Meet Macabéa. You're probably not going to want to be her friend. She's a poor, underfed, unattractive, sickly, and inexperienced nineteen-year-old girl who works and lives in Rio de Janeiro, Brazil.
And now meet your narrator, Rodrigo S.M. He's sophisticated, suave, and super worked up about how in the world he's going to tell this story. So worked up, in fact, that takes him almost as much time to talk about telling it as it does to tell it. But here are the basics:
Macabéa was raised by a mean—we're talking evil-stepmother mean—aunt in the Northeastern part of Brazil. She now lives with four other girls in the slums of Rio de Janeiro. She works as a typist, but it looks like she might not be keeping that job for very long.
Weirdly (at least to the narrator), she seems oblivious to how sad her life is. You could say she takes pleasure in the little things: listening to the Radio Clock, going to the movies once a month, painting her nails bright red, sipping cold coffee before bed, and drinking Coca-Cola, and imagining being like Marilyn Monroe.
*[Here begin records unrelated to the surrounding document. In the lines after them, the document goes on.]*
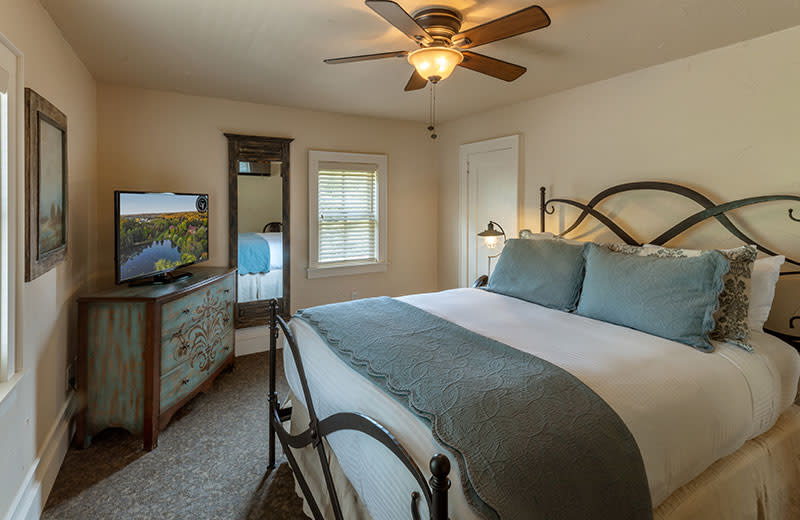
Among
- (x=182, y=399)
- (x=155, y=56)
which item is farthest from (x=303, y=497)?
(x=155, y=56)

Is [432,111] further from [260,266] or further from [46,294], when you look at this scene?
[46,294]

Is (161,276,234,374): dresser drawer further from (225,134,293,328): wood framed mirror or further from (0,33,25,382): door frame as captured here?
(0,33,25,382): door frame

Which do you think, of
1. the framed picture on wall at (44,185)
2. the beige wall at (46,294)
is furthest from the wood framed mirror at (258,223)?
the framed picture on wall at (44,185)

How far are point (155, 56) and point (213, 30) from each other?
27.9 inches

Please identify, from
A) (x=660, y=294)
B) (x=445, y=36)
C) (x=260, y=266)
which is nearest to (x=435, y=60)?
(x=445, y=36)

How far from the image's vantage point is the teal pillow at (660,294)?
1874 mm

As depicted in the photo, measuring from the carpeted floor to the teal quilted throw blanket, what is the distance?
3.16ft

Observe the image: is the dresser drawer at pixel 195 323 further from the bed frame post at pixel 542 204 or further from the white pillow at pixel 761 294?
the white pillow at pixel 761 294

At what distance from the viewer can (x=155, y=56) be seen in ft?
8.90

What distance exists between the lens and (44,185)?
205cm

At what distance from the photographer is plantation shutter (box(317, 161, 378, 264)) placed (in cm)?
438

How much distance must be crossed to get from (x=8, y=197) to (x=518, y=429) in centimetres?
211

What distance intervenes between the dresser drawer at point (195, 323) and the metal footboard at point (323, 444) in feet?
2.59

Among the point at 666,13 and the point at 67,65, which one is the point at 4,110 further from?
the point at 666,13
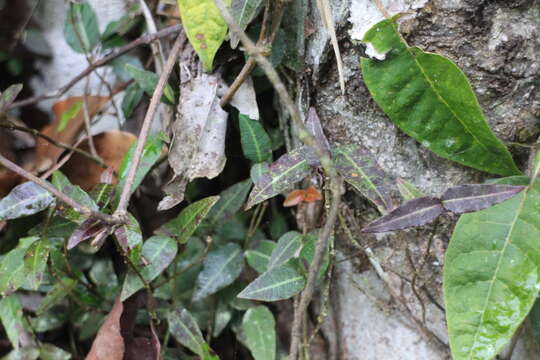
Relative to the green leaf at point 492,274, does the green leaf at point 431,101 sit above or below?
above

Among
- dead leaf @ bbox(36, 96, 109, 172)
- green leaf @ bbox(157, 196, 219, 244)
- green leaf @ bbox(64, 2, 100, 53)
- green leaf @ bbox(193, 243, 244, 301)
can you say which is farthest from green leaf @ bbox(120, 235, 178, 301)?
green leaf @ bbox(64, 2, 100, 53)

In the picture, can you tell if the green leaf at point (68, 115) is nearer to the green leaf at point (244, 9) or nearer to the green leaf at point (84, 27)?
the green leaf at point (84, 27)

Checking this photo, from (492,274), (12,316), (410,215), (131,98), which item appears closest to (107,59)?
(131,98)

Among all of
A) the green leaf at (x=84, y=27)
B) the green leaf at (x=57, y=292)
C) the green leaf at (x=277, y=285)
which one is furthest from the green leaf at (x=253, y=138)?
the green leaf at (x=84, y=27)

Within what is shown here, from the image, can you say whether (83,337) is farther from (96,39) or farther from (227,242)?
(96,39)

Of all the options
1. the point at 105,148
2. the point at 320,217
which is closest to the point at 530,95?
the point at 320,217
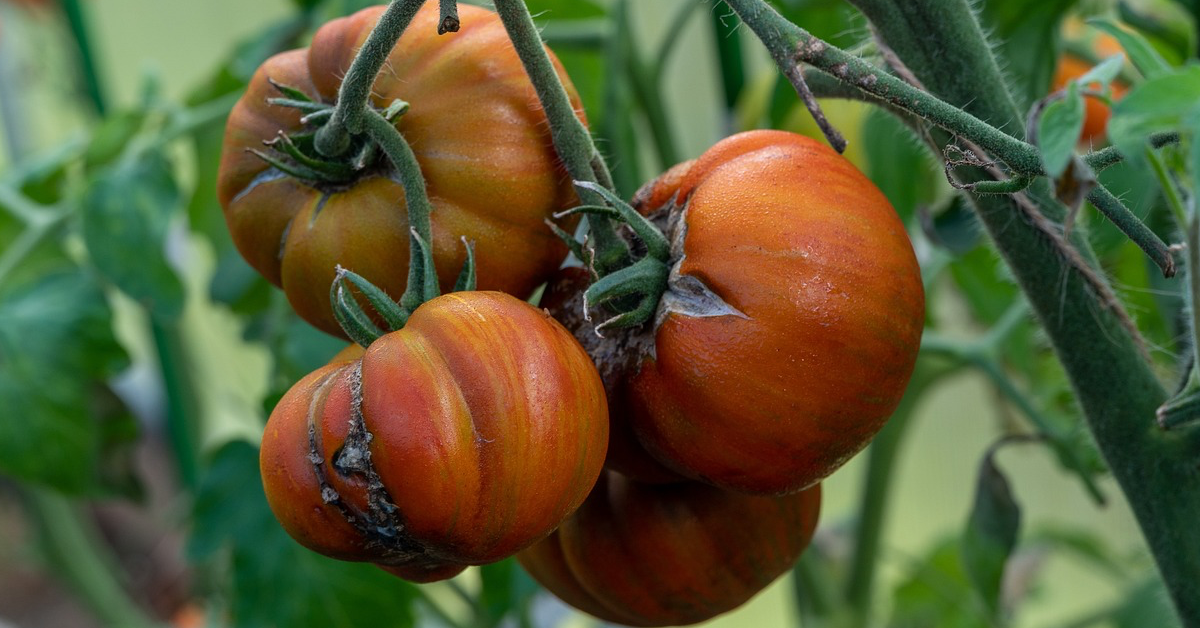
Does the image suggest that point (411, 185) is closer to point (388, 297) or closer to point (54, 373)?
point (388, 297)

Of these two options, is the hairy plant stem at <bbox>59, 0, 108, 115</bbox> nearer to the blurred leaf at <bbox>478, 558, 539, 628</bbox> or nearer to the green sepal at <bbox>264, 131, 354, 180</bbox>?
the blurred leaf at <bbox>478, 558, 539, 628</bbox>

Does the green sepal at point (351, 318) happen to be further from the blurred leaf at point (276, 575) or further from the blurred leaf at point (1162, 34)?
the blurred leaf at point (1162, 34)

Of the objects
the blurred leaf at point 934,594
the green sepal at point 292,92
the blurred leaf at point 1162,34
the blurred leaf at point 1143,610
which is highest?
the green sepal at point 292,92

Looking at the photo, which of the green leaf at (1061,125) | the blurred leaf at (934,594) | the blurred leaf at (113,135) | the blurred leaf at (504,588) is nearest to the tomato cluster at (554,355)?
the green leaf at (1061,125)

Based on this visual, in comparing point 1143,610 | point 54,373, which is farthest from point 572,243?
point 1143,610

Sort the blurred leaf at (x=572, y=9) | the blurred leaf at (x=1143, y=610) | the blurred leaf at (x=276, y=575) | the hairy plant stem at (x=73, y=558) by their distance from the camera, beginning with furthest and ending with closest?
the hairy plant stem at (x=73, y=558) < the blurred leaf at (x=572, y=9) < the blurred leaf at (x=1143, y=610) < the blurred leaf at (x=276, y=575)

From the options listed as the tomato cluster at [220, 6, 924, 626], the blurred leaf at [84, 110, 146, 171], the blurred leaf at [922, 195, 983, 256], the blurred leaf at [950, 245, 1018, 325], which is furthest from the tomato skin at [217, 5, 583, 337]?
the blurred leaf at [950, 245, 1018, 325]
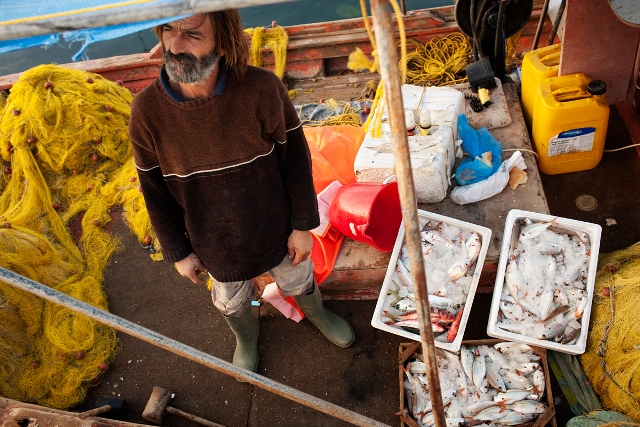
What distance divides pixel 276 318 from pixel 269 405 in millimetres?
729

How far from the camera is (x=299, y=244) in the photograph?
9.06 feet

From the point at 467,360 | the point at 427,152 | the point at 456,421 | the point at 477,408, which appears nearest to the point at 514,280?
the point at 467,360

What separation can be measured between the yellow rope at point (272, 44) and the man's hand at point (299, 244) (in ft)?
11.8

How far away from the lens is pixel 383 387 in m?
3.43

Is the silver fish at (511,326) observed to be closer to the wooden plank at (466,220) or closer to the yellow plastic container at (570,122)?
the wooden plank at (466,220)

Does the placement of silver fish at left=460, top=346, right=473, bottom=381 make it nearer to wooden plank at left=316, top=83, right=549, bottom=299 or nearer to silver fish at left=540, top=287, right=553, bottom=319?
silver fish at left=540, top=287, right=553, bottom=319

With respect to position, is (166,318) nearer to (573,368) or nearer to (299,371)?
(299,371)

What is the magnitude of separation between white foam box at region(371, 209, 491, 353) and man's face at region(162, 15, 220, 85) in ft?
5.94

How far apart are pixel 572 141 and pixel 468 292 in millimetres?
1767

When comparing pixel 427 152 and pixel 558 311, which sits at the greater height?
Answer: pixel 427 152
You know, typical teenager.
Like a typical teenager, she eventually meets her first and only boyfriend, Olímpico. Also like a lot of teenage boyfriends, Olímpico is a thug, a criminal, and basically just a plain jerk. He ignores her, mistreats her, and eventually leaves her for her hot co-worker Glória.
Glória feels sort of bad about the whole thing with Olímpico, so she tries to help Macabéa a little by recommending she visit a fortuneteller. Gee, thanks.
Madame Carlota begins Macabéa's reading by telling her how horrible her life has been and currently is. Nice. And then, Madame informs Macabéa that her life is about to take a complete turn-around, which, if you've ever seen a movie, you'll know is about typical for fortunetellers. She's not going to be fired; Olímpico is going to propose; but a rich and loving foreigner named Hans (that's awfully specific) will come into her life and marry her. Naturally, Macabéa eats it up.
Macabéa leaves Madame Carlota's full of bewilderment and wonder. She steps off a curb, and…
A huge yellow Mercedes runs over her. Dude, we did not see that coming.
The novel ends with Macabéa's taking a really long time to die while the narrator reflects on death and existence and on what Macabéa might represent. And there you have it: miserable life, miserable death. Thanks, Clarice.